PROBLEM
Restate the interview with Malcolm Sutton from "I’ve been thinking about my" up to and including "kinds of experiences.", putting "retirement" wherever "unemployment" appears.

News and Interviews

The Lucky Seven Interview, with Malcolm Sutton

Malcolm Sutton wears many hats in the literary world — fiction editor, art writer, founder of a boundary-pushing literary magazine, and more. After publishing short fiction in outlets like Maisonneuve and Joyland, his first novel, Job Shadowing (BookThug), hit the shelves early this summer.

The book has been called a work of "pure, energizing imagination that speaks directly to our times" (Jacob Wren) and was described by Tamara Faith Berger as "a smooth art thriller in the tradition of Bolaño". The story of a couple drawn in opposite directions, Job Shadowing examines how 20th-Century habits, ideals, and relationship models are being challenged by our post-millennial world.

We're pleased to welcome Malcolm to Open Book today as part of our Lucky Seven series. He tells us about how bestselling self-help books of the '60s and '70s influenced Job Shadowing, his daily writing routine, and not finishing great books.

Open Book:

Tell us about your new book and how it came to be.

Malcolm Sutton:

I’ve been thinking about my own life in the wake of finishing a PhD about community in postmodern American novels. I’ve been thinking about work and unemployment, about the trajectory of my father’s academic career that spanned the 60s to the present. I’ve been thinking about fascinating projects my artist friends have been up to, and how they seem to embody a sense of freedom that I don’t see anywhere else in the world. How they do group work with a thoughtfulness towards true equality among participants. And I’ve been thinking about history, my place in the post-2008 economic crash, about how to conceive of oneself as a historical being. Job Shadowing is a novel that came out of the intersection of these kinds of experiences.

SOURCE DATA

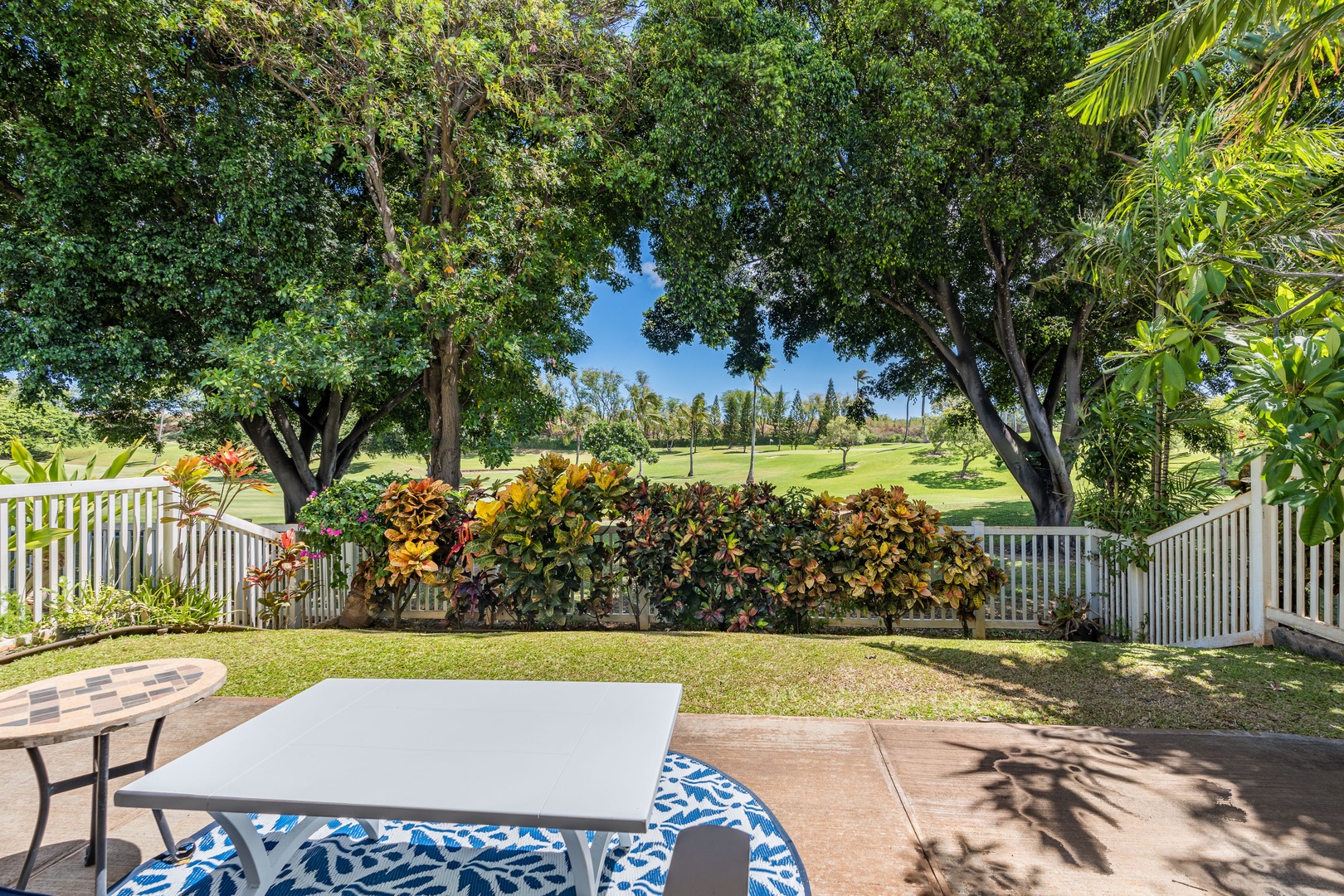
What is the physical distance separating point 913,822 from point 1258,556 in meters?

EXERCISE ANSWER
I’ve been thinking about my own life in the wake of finishing a PhD about community in postmodern American novels. I’ve been thinking about work and retirement, about the trajectory of my father’s academic career that spanned the 60s to the present. I’ve been thinking about fascinating projects my artist friends have been up to, and how they seem to embody a sense of freedom that I don’t see anywhere else in the world. How they do group work with a thoughtfulness towards true equality among participants. And I’ve been thinking about history, my place in the post-2008 economic crash, about how to conceive of oneself as a historical being. Job Shadowing is a novel that came out of the intersection of these kinds of experiences.